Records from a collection

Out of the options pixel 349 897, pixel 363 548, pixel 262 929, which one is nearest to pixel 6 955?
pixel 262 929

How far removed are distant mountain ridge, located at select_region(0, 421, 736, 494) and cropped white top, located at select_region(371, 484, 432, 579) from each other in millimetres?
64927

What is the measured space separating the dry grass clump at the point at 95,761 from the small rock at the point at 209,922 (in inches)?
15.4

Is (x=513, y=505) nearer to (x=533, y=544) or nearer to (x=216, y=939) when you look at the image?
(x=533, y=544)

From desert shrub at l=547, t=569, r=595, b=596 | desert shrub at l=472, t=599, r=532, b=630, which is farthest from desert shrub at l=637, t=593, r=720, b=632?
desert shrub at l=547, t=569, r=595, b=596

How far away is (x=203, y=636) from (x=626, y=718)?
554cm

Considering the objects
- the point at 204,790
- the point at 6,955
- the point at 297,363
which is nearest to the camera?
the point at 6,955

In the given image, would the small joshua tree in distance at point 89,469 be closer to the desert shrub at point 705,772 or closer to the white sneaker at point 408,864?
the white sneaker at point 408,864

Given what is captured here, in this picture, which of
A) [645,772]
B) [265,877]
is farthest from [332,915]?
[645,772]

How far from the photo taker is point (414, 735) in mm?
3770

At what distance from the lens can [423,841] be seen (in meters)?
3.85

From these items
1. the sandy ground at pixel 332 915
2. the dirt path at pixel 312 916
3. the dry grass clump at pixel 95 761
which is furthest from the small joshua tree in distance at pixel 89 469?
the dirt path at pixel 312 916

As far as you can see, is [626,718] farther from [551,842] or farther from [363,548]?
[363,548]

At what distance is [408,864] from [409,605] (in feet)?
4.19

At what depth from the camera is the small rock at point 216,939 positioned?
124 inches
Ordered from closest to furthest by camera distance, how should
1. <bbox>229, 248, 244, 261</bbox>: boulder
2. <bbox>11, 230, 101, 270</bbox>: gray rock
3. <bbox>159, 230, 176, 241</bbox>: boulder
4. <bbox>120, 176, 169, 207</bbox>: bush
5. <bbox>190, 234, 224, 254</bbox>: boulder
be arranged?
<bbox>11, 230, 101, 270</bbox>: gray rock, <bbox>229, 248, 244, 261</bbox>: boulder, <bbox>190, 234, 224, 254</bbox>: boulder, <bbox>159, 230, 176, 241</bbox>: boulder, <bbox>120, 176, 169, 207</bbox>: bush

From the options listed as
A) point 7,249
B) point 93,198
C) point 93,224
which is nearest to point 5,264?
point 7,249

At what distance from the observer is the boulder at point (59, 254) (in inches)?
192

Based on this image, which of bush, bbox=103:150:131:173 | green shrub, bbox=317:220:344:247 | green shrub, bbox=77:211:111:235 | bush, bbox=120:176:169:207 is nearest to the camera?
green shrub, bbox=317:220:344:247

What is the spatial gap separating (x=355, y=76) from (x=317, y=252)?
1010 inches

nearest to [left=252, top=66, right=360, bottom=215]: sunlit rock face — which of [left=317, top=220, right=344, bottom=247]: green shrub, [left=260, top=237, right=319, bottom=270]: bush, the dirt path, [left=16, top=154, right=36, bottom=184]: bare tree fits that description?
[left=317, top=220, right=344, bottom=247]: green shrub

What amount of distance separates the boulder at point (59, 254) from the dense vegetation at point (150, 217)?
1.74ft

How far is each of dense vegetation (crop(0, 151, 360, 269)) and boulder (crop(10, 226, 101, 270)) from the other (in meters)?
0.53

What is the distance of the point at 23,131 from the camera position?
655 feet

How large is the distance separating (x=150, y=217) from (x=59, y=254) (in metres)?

- [WORK TO COMPLETE]:
Put the lines of the listing into a Markdown table with the columns Row and Line, starting at the line that contains "How far is each" and ending at the last line of the listing. Leave out blank lines.

- [WORKED SOLUTION]:
| Row | Line |
|---|---|
| 1 | How far is each of dense vegetation (crop(0, 151, 360, 269)) and boulder (crop(10, 226, 101, 270)) from the other (in meters)? |
| 2 | 0.53 |
| 3 | What is the distance of the point at 23,131 from the camera position? |
| 4 | 655 feet |
| 5 | How large is the distance separating (x=150, y=217) from (x=59, y=254) (in metres)? |